With the team deciding that Flynn and Ariel have stolen Cicely's beloved totem pole, Flynn lures them back to the Library and confronts them with their real lives, but to break the spell for good they have to formally reject the new stories. Once this is done, however, they find themselves locked out of the Library itself, until Eve cracks the last piece of the puzzle: She has rejected her new story, as have the other Librarians, but Flynn is still under the spell, which has given him his happy ever after: Being the Librarian, faced by a life of adventure and puzzles that no-one else can solve.

MVL of the Week

This is another Flynn week, not only cracking the main mystery, but beginning to repair his relationship with Eve. We're also saved from an overly indulgent big name star love in as the denouement rebalances the entire episode to show Eve and Flynn in particular as equals, and for her to save him with a 'true love's' kiss. Also, each of the main team is a delight in their new role, especially Ezekiel Jones, FBI, who introduces himself by swaggering into the room and announcing straight-faced: "I'm a rule-breaking maverick, but I get results."

Time travel has its own special embarrassments.
'...and the Final Curtain' wraps up the season with a bit of time travel, as Eve identifies a note found in place of Prospero's broken staff as being written in Flynn's left-handed handwriting and they determine that they have to use one of the Library's many confiscated time machines to snag the staff and undo the spell which Prospero has cast to return the world to primordial forest.

Things go awry when the time machine implodes, trapping Eve and Flynn in the past, and the remaining Librarians begin to follow a trail of clues embedded in the original note by Flynn to seek a means to defeat Prospero in the present. In the past, Flynn and Eve encounter Moriarty, now apparently turned on his master, and Shakespeare, who is composing his final play: The Triumph of Prospero using a pen carved form the wood of the Tree of Knowledge and given to him by John Dee.

Shakespeare's bitterness at his impending enforced retirement allows the spirit of Prospero to inhabit his form, meshing the wizard's fictional power with the author's imagination and ambition. With Moriarty's help, Flynn and Baird steal and drown Prospero's book, and when the Wizard in turn tries to drown Baird she is rescued by the Lady of the Lake, who gives her Excalibur to give to Flynn to break the staff. I will not lie; I squeed a bit when Cal came back and knew his old buddy Flynn, even more than when Moriarty comes good at the last and sacrifices himself for Eve.

In the present day, Jenkins uses the clues from the past to set up an exorcism, and the Librarians use Shakespeare's words to force Prospero from his creator's body, each choosing a quotation which encompasses their greatest lesson. Temporal inertia then draws Shakespeare back to the past, but Eve and Flynn are trapped; at least until a locked door in the Library yields to Eve's name and reveals a statue of Eve and Flynn, which comes to life.

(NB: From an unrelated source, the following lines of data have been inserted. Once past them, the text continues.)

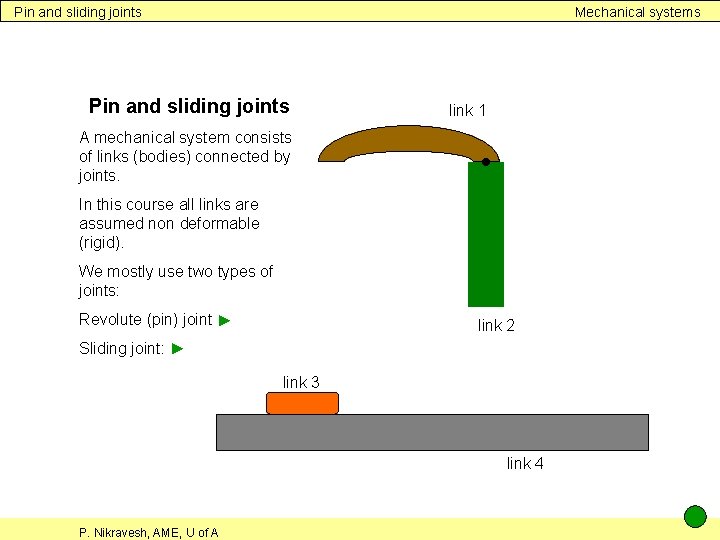 Pin and sliding joints

Mechanical systems

Pin and sliding joints

A mechanical system consists of links (bodies) connected by joints.

In this course all links are assumed non deformable (rigid).

We mostly use two types of joints:

Revolute (pin) joint ►

Sliding joint: ►

link 1

link 2

link 3

link 4

P. Nikravesh, AME, U of A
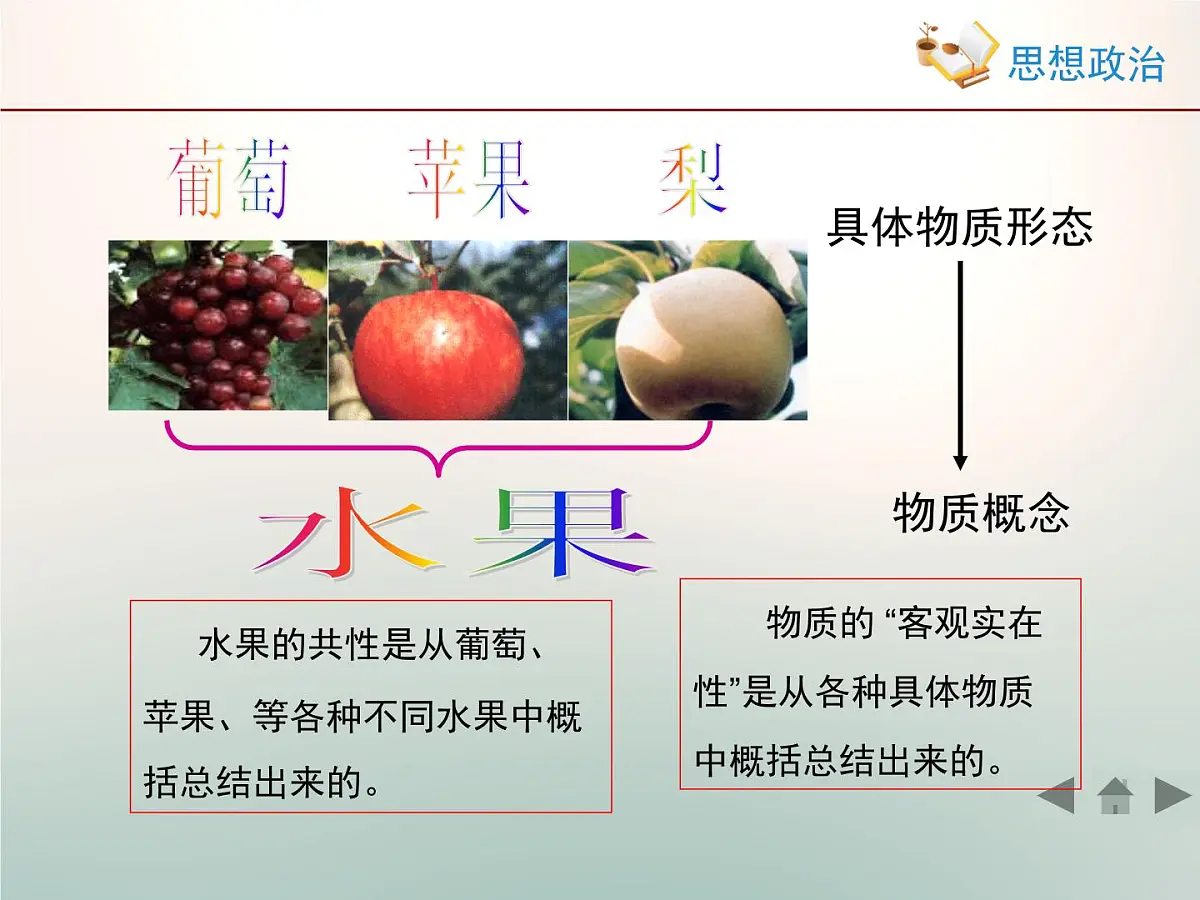 思想政治

葡萄　苹果　梨

具体物质形态

物质概念

水果

水果的共性是从葡萄、苹果、等各种不同水果中概括总结出来的。

物质的 “客观实在性”是从各种具体物质中概括总结出来的。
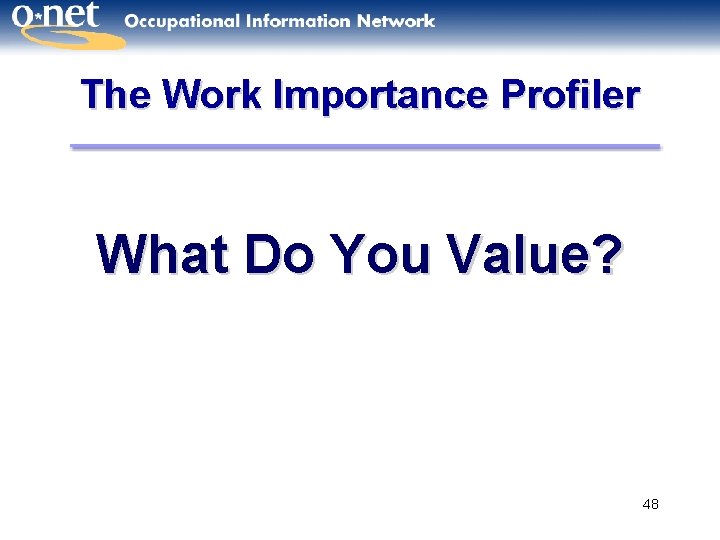 o*net Occupational Information Network

The Work Importance Profiler

What Do You Value?

48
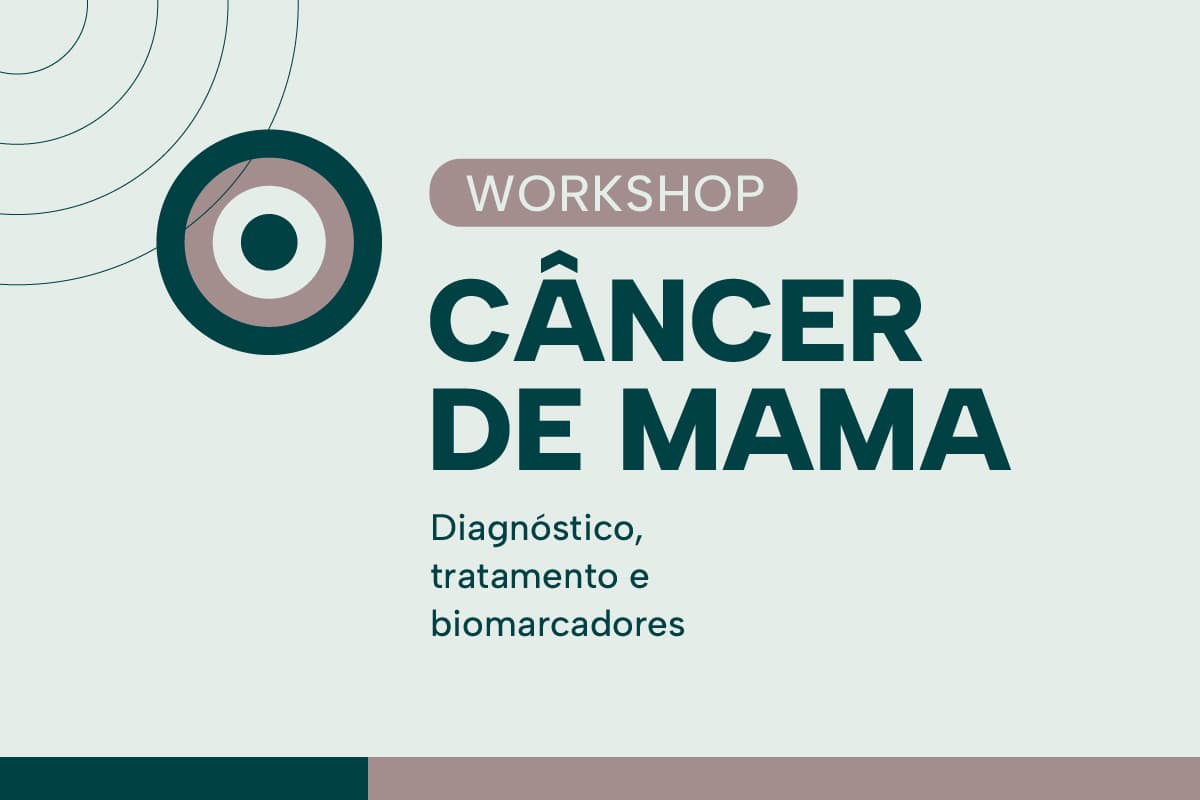 WORKSHOP

CÂNCER DE MAMA

Diagnóstico, tratamento e biomarcadores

Oh, gosh; I enjoyed this. '...and the Final Curtain' is so dense and full of call backs, but still manages to be a pacy adventure. Seriously, Doctor Who could learn from this series when it comes to mixing episodic and arc stories in a 45 minute format.

MVL of the Week

This week, it's everyone, as the show once more delivers a proper ensemble mystery. Flynn gets more solo time, but the three in the present work together to solve the puzzles left behind, and deliver their knockout punches with not-so-subtle reference to their own growth as characters (Caesar's rejection of death's power, Kent's self-knowledge in Lear, and Prince Hal putting on the character of the fool to wow people when he becomes Henry V.)

The Librarians has been renewed for Season 3, and I for one say huzzah and don't much care who hears me do it.

* A twisty bit of metafiction that is thankfully managed without a single comedy turn to camera.